Key points about atezolizumab include:

Mechanism of Action: Atezolizumab works by blocking the interaction between PD-L1, a protein found on the surface of cancer cells, and PD-1 (programmed cell death protein 1), a receptor on immune cells. This interaction inhibits the immune system's ability to recognize and attack cancer cells. By blocking this interaction, atezolizumab “releases the brakes” on the immune system, allowing it to mount a more effective anti-cancer response.

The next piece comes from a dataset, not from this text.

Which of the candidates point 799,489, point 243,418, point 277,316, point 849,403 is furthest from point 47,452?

Indications: Atezolizumab is approved by regulatory agencies for the treatment of various cancer types, including non-small cell lung cancer (NSCLC), small cell lung cancer, urothelial carcinoma, triple-negative breast cancer, hepatocellular carcinoma, and more. It is often used as a part of combination therapy with other cancer drugs.

Clinical Efficacy: Atezolizumab has demonstrated clinical efficacy in extending the survival and improving the outcomes of patients with certain types of cancer. It is particularly effective in cancers where the PD-L1/PD-1 pathway plays a significant role in immune evasion.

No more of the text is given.